For anyone who's interested, I've bought 'Empire: Wounds of Honour' by Anthony Riches and 'The Rapture' by Liz Jensen. Managed to resist buying the new Philip Pullman book, although I'm bound to buy it the first time I see a paperback version.
The Empire: Wounds of Freedom
Was inspired to buy this by finding I had no Roman historical novels to read during the relevant GoodReads Historical BookClub theme.

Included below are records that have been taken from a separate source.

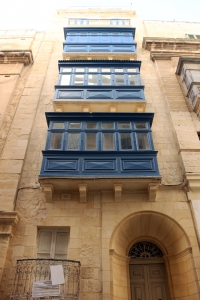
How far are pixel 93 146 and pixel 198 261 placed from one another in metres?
5.28

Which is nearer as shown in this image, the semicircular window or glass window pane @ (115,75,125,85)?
the semicircular window

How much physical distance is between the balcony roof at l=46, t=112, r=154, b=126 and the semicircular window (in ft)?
16.3

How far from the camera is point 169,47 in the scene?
623 inches

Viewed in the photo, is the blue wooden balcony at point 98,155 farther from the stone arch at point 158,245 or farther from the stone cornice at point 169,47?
the stone cornice at point 169,47

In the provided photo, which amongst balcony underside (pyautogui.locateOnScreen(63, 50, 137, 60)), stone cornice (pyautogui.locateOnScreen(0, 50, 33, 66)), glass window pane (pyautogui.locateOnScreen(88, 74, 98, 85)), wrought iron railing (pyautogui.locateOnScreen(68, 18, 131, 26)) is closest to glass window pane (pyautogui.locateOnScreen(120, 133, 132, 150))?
glass window pane (pyautogui.locateOnScreen(88, 74, 98, 85))

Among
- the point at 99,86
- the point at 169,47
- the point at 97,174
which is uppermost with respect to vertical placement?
the point at 169,47

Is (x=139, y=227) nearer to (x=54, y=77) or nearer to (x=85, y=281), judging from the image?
(x=85, y=281)

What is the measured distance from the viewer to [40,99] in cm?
1250

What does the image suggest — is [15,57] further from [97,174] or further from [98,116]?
[97,174]

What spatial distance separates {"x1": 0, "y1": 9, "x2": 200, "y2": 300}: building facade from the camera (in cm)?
732

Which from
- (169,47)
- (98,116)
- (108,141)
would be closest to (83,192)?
(108,141)

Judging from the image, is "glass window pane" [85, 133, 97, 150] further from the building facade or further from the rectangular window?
the rectangular window

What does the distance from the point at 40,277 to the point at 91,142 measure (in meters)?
4.98

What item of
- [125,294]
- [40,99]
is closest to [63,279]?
[125,294]
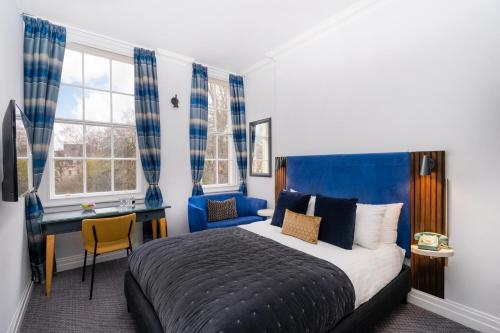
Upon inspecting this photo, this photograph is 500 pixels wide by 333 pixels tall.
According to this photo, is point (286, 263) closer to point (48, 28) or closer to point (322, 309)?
point (322, 309)

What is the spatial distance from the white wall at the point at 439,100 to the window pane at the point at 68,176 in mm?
3355

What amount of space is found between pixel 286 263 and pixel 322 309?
393mm

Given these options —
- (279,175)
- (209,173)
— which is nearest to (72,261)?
(209,173)

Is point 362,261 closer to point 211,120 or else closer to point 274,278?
point 274,278

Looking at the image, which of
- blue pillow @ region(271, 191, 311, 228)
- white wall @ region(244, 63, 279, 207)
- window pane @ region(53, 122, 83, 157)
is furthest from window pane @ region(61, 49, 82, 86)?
blue pillow @ region(271, 191, 311, 228)

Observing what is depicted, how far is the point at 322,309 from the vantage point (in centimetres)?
148

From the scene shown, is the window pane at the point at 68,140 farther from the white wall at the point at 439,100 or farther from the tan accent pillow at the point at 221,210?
the white wall at the point at 439,100

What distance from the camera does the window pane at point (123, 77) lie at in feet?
11.7

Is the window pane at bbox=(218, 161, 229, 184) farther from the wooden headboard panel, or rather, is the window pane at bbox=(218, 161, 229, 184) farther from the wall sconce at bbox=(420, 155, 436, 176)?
the wall sconce at bbox=(420, 155, 436, 176)

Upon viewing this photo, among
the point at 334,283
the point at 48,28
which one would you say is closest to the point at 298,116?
the point at 334,283

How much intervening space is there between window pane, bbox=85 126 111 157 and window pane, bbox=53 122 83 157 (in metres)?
0.09

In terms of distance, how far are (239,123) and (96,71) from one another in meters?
2.40

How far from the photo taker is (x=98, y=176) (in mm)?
3432

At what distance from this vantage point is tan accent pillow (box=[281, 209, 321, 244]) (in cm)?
235
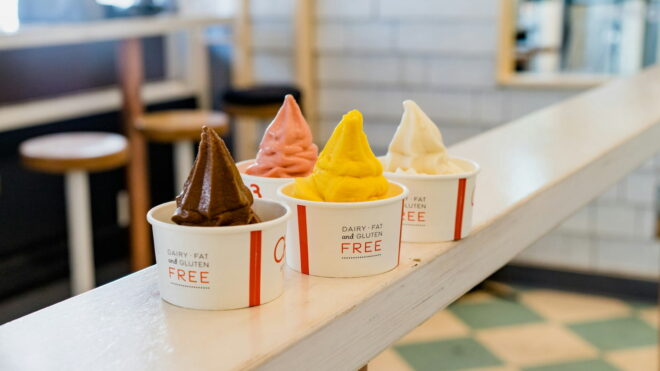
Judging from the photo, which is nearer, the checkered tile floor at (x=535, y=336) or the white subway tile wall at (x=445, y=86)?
the checkered tile floor at (x=535, y=336)

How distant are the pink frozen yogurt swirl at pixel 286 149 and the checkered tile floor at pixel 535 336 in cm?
212

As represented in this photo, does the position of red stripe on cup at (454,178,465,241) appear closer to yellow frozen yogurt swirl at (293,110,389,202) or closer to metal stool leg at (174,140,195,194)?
yellow frozen yogurt swirl at (293,110,389,202)

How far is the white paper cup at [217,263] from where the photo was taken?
77 centimetres

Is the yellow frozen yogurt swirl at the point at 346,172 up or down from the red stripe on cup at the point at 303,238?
up

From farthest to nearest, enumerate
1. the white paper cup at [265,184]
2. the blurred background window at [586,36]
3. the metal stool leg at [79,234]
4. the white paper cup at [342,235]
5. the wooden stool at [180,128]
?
the blurred background window at [586,36]
the wooden stool at [180,128]
the metal stool leg at [79,234]
the white paper cup at [265,184]
the white paper cup at [342,235]

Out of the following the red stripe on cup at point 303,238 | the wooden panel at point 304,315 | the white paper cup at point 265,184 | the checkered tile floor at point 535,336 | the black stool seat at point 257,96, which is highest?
the white paper cup at point 265,184

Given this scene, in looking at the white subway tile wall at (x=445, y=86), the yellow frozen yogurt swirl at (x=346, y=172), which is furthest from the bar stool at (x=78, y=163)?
the yellow frozen yogurt swirl at (x=346, y=172)

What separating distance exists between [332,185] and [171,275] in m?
0.19

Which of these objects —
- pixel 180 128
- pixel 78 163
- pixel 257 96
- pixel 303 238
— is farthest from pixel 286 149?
pixel 257 96

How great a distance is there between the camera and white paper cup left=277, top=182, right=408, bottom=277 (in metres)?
0.86

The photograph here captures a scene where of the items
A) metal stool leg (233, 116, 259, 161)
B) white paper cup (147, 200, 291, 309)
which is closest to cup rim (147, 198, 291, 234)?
white paper cup (147, 200, 291, 309)

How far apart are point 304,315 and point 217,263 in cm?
9

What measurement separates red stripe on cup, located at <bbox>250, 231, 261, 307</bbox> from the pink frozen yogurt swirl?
0.22 meters

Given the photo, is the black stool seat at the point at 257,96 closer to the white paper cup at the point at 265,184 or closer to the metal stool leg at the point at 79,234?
the metal stool leg at the point at 79,234
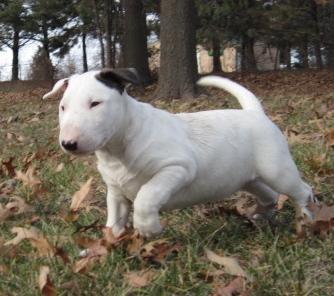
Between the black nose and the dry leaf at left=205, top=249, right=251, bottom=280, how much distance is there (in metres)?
0.76

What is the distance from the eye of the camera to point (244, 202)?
13.0 ft

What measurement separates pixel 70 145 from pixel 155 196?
1.52 ft

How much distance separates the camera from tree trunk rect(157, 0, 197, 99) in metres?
10.9

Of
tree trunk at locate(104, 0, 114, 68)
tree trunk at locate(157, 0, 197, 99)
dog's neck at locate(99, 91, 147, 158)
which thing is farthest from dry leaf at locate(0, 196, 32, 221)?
tree trunk at locate(104, 0, 114, 68)

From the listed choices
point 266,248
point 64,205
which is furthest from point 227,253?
point 64,205

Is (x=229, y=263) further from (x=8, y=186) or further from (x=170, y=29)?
(x=170, y=29)

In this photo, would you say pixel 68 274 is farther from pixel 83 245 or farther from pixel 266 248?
pixel 266 248

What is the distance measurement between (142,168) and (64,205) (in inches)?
54.2

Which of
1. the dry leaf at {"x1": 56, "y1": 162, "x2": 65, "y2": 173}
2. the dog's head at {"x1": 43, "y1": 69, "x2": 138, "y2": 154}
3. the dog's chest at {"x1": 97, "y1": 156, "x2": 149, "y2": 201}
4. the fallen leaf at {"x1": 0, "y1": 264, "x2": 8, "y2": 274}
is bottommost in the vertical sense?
the fallen leaf at {"x1": 0, "y1": 264, "x2": 8, "y2": 274}

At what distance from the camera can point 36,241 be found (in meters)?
2.95

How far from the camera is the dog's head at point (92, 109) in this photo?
2.60m

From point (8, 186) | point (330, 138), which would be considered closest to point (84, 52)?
point (330, 138)

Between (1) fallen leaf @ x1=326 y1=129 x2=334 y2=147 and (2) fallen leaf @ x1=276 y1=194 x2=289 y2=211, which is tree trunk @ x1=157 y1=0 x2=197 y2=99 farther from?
(2) fallen leaf @ x1=276 y1=194 x2=289 y2=211

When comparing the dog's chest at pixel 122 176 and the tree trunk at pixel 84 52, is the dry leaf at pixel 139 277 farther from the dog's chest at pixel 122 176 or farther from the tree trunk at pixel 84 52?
the tree trunk at pixel 84 52
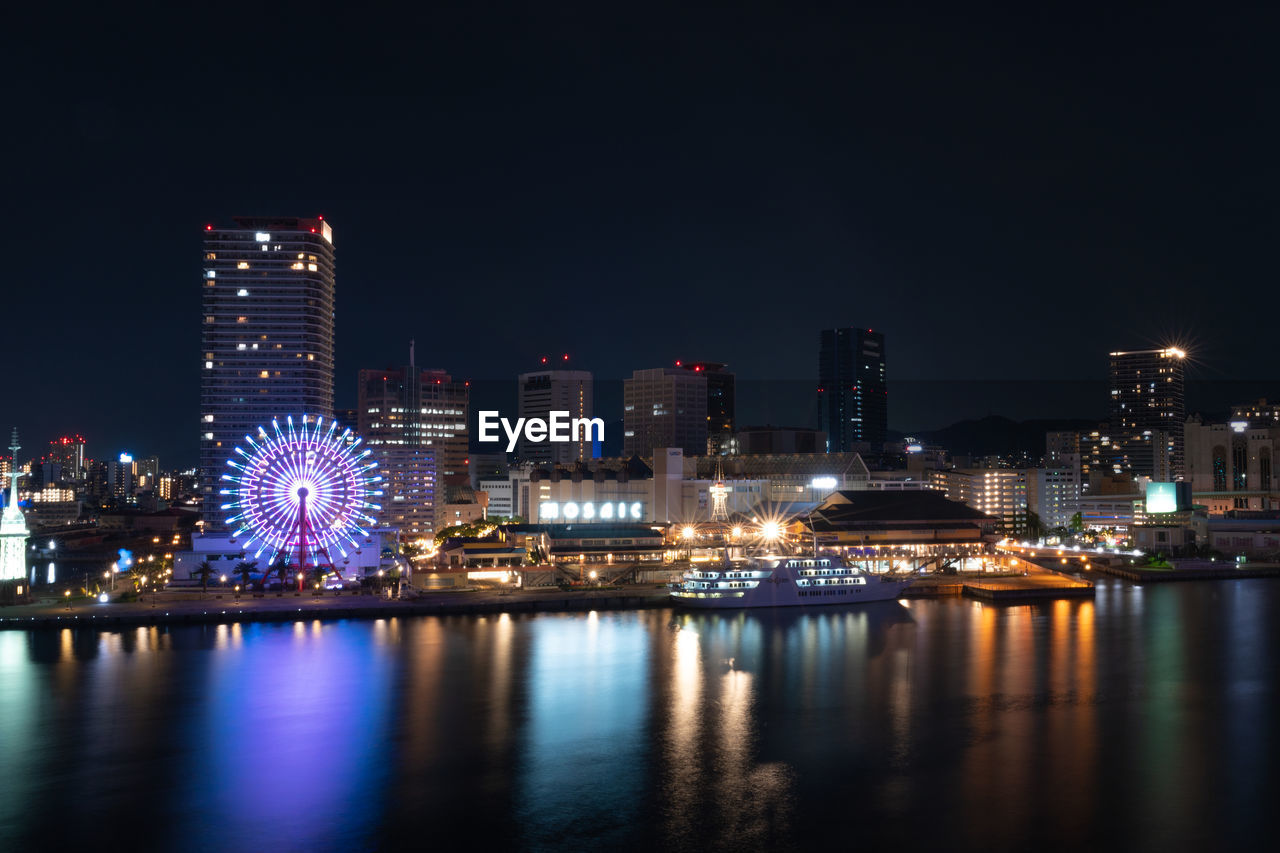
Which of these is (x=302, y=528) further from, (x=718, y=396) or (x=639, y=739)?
(x=718, y=396)

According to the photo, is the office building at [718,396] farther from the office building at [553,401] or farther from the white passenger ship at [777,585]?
the white passenger ship at [777,585]

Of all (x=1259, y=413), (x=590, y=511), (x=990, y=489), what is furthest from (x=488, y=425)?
(x=1259, y=413)

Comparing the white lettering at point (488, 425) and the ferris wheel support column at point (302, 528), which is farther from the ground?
the white lettering at point (488, 425)

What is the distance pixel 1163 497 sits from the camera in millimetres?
46781

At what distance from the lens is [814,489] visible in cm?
5044

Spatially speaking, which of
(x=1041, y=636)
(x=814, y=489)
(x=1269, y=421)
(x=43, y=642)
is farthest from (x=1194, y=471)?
(x=43, y=642)

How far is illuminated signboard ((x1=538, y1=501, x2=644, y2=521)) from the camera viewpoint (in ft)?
140

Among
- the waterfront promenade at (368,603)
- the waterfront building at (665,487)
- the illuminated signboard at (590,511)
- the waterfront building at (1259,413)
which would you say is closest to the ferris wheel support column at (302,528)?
the waterfront promenade at (368,603)

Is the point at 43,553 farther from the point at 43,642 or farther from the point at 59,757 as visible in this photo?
the point at 59,757

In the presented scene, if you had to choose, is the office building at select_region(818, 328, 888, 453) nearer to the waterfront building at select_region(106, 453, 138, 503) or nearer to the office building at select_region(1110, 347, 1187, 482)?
the office building at select_region(1110, 347, 1187, 482)

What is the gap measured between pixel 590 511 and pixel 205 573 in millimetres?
15737

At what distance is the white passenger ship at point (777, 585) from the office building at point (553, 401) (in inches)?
1547
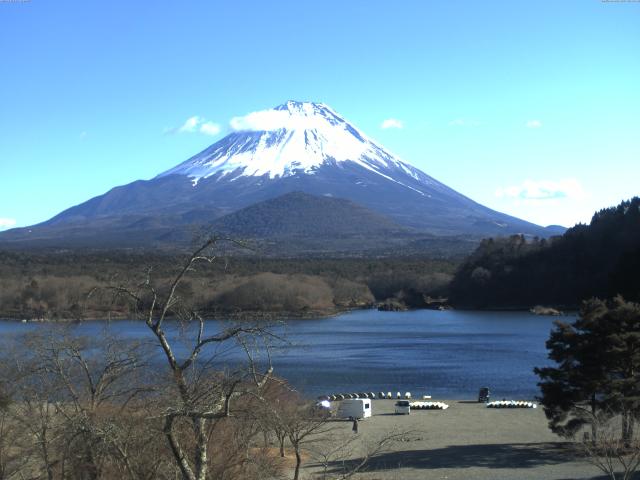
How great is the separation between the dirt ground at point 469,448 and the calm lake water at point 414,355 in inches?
107

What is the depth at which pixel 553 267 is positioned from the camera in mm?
55750

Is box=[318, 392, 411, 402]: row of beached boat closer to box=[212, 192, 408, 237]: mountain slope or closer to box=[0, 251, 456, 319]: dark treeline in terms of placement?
box=[0, 251, 456, 319]: dark treeline

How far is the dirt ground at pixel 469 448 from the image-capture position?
482 inches

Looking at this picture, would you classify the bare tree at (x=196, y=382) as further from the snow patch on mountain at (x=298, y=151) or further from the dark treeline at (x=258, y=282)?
the snow patch on mountain at (x=298, y=151)

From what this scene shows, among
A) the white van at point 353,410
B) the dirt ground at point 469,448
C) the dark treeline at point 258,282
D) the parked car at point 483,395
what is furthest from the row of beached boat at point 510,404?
the dark treeline at point 258,282

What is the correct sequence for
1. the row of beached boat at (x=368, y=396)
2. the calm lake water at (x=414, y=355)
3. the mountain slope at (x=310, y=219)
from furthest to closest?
the mountain slope at (x=310, y=219) → the calm lake water at (x=414, y=355) → the row of beached boat at (x=368, y=396)

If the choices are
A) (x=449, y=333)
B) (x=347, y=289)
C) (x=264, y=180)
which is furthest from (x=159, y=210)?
(x=449, y=333)

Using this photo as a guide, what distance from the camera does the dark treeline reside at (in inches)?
1866

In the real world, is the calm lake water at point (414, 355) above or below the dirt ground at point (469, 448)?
below

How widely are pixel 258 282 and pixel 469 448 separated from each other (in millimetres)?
40505

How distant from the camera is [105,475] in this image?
6.21 metres

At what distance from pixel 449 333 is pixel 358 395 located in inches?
738

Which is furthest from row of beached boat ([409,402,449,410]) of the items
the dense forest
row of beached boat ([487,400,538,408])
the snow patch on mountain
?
the snow patch on mountain

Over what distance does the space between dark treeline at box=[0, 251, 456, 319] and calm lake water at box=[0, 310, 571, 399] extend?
20.9 feet
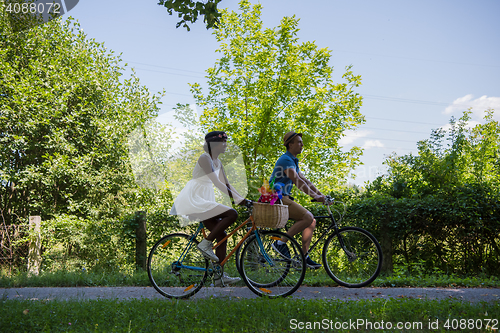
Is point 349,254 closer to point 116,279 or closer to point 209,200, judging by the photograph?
point 209,200

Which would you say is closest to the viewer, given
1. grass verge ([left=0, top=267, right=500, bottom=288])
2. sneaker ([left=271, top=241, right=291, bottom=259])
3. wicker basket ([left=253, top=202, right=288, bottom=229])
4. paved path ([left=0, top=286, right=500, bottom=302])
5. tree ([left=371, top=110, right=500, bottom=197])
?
wicker basket ([left=253, top=202, right=288, bottom=229])

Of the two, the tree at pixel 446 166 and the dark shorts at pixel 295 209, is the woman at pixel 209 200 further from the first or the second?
the tree at pixel 446 166

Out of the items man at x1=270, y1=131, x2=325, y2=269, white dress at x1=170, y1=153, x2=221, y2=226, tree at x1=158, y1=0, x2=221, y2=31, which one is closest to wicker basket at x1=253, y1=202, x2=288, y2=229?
white dress at x1=170, y1=153, x2=221, y2=226

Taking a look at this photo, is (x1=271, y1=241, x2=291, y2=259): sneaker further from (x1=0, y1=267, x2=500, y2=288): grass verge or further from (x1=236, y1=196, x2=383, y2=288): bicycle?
(x1=0, y1=267, x2=500, y2=288): grass verge

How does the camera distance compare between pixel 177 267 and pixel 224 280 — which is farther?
pixel 177 267

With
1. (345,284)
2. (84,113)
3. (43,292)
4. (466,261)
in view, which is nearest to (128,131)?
(84,113)

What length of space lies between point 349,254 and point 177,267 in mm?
2376

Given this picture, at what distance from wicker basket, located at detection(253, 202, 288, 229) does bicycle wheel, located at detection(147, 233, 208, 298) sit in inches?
37.7

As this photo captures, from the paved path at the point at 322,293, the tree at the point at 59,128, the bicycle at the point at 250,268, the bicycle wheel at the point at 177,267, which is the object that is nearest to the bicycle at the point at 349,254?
the paved path at the point at 322,293

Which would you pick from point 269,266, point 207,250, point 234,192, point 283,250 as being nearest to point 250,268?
point 269,266

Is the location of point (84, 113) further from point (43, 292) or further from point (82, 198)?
point (43, 292)

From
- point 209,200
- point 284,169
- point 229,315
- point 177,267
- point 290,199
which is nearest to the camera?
point 229,315

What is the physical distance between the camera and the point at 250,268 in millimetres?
4254

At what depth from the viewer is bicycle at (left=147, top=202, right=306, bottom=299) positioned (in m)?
4.25
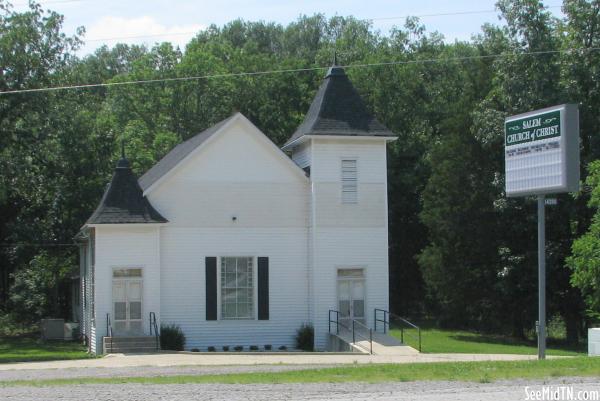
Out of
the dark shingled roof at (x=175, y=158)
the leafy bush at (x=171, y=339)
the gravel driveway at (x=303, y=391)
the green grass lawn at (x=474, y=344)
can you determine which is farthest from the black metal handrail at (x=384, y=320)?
the gravel driveway at (x=303, y=391)

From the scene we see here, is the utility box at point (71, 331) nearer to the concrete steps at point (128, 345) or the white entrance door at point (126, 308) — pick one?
the white entrance door at point (126, 308)

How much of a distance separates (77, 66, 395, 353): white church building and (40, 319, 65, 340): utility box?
6.27 meters

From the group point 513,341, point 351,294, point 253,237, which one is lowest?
point 513,341

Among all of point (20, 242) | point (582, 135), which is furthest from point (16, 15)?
point (582, 135)

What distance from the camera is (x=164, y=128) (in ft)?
183

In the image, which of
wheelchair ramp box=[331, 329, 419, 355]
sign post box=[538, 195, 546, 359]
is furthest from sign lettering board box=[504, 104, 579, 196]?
wheelchair ramp box=[331, 329, 419, 355]

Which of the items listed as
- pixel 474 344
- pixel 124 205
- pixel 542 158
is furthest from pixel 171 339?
pixel 542 158

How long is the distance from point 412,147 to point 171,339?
22.1 metres

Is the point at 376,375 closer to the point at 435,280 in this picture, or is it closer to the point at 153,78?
the point at 435,280

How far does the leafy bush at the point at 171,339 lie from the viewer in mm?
33656

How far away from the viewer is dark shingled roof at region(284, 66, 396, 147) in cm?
3525

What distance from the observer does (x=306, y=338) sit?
34781 millimetres

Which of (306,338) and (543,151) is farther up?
(543,151)

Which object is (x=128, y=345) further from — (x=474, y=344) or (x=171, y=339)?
(x=474, y=344)
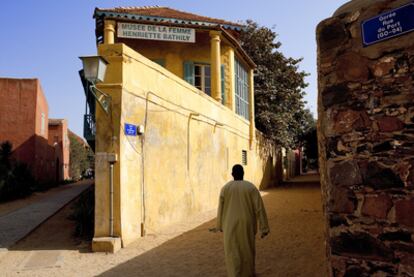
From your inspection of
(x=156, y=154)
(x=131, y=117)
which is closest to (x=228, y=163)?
(x=156, y=154)

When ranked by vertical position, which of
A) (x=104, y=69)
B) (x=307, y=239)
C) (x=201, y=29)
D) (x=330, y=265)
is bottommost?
(x=307, y=239)

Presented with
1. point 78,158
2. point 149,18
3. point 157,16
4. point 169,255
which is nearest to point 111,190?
point 169,255

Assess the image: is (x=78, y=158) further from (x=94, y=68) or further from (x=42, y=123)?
(x=94, y=68)

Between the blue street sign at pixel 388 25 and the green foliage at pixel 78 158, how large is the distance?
35.5m

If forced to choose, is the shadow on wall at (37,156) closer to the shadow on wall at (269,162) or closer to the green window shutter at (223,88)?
the green window shutter at (223,88)

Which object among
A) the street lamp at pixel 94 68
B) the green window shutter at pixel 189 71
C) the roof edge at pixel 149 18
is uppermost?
the roof edge at pixel 149 18

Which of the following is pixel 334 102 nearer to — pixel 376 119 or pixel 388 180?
pixel 376 119

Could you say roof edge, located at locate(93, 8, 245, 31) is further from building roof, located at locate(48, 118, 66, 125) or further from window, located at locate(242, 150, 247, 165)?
building roof, located at locate(48, 118, 66, 125)

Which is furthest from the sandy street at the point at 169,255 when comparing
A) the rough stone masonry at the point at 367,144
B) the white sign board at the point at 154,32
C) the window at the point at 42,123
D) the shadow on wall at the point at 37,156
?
the window at the point at 42,123

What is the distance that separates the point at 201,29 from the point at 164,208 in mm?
6943

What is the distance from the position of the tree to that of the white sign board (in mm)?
8602

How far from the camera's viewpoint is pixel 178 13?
1392 centimetres

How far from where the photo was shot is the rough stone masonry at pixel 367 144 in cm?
315

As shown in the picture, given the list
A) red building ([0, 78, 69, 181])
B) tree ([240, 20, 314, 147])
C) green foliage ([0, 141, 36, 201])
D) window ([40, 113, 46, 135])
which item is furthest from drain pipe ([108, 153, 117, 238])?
window ([40, 113, 46, 135])
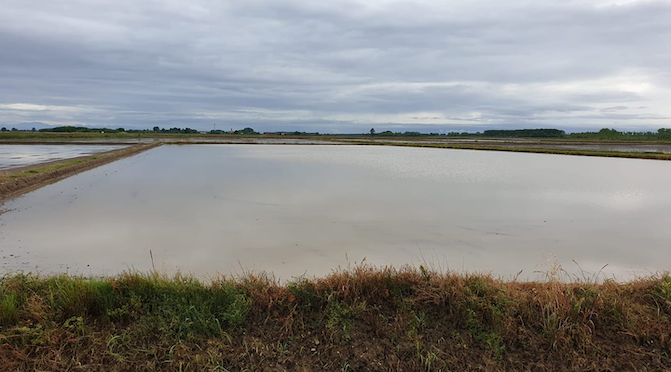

Marcus Valerius Aquila has scarcely landed in Britannia when he has to run for his life- condemned to dishonourable death by power-crazed Emperor Commodus. Desperate, the Praetorian Guard officer agrees to take a new name, serve in an obscure regiment on Hadrian's Wall and lie low until he can hope for justice.
Then a rebel army sweeps down from the wastes North of the Wall, and Marcus has to prove he's hard enough to lead a century in the front line of a brutal war with a merciless enemy.
The Rapture
A review of this book came up on my Google Reader choices and it sounded interesting so I put it on my BookCrossing wishlist. When I saw it at Tesco's I just couldn't resist!
In a merciless summer of biblical heat and destructive winds, Gabrielle Fox's main concern is to rebuild her career as a psychologist after a shattering car accident. But when she is assigned Bethany Krall- violent, delusional and insistant that she can foresee natural disasters- she begins to fear she has made a terrible mistake. When catastrophes begin to occur on the very dates Bethany predicted, the apocalyptic puzzle intensifies and the stakes multiply.
A haunting story of human passion and burning faith, The Rapture, is an electrifying pyschological thriller that explores the dark extremes of mankind's self-destruction in the world on the brink.